Published
April 30, 2026

Most Data Teams Are Built Wrong

By
Ovo Gharoro
Co-founder & CEO

Most organisations believe they have a data capability.

In reality, they have a collection of job titles with overlapping responsibilities, unclear ownership, and no consistent path from data to decision. This is the root cause of slow, expensive, and underwhelming data projects. The issue is not talent. It is design.

The Core Mistake: Confusing Job Titles with Work

Terms like “Data Analyst”, “Data Scientist”, “BI”, and “Data Governance” are treated as clearly defined roles.

They are not.

They are capabilities that exist at different stages of a data workflow.

When organisations design teams around these titles instead of the underlying work, three things happen:

  • Critical responsibilities are missed
  • Other responsibilities are duplicated
  • Accountability becomes unclear

The result is friction at every stage of delivery.

The 6 Jobs That Exist in Every Data Workflow

Regardless of industry or scale, every data initiative requires six distinct jobs to be done.

1. Data Creation

Job: Capture data at the source.

This responsibility typically sits in business operations, front office teams, and core systems.

This is where data quality is either created or destroyed.

Common failure: Speed is prioritised over accuracy.

Impact: Poor data quality propagates downstream, increasing cost and complexity.

2. Data Governance

Job: Define and enforce what “good data” means.

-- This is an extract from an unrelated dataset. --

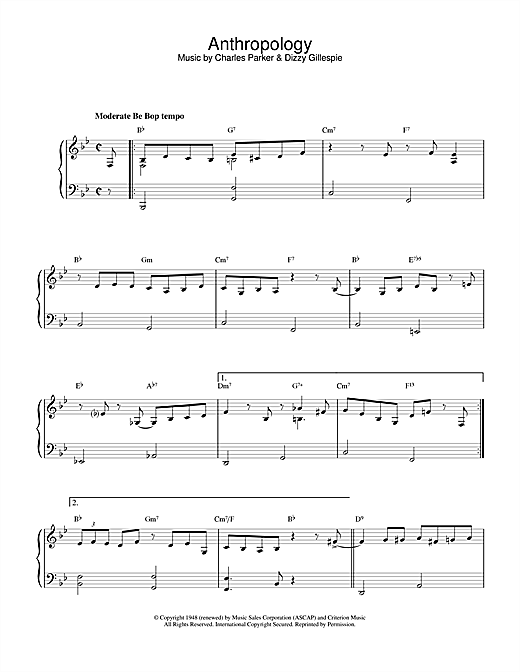 Download Paulo Sergio Valle 'Anthropology' Digital Sheet Music Notes & Chords and start playing in minutes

This includes standards, definitions, ownership, and controls.

Common failure: Governance exists as documentation, not enforcement.

Impact: Teams agree on definitions in theory, but diverge during delivery.

3. Data Engineering

Job: Move, transform, and structure data.

Pipelines, integration, and data models sit here.

Common failure: Optimisation for architecture over usability.

Impact: Data is technically correct but difficult to use or trust.

4. Data Analysis

Job: Turn inconsistent data into decision-ready information.

This is the core of value creation in most data projects.

Common failure: Analysts are pulled into reporting, engineering, or administrative work.

Impact: The actual business problem remains unsolved.

5. Business Intelligence (BI)

Job: Distribute and scale access to information.

Dashboards, reporting layers, and self-service tools sit here.

Common failure: Focus on output (charts) instead of outcomes (decisions).

Impact: Increased reporting volume without improved decision-making.

6. Data Science

Job: Predict, optimise, or automate decisions.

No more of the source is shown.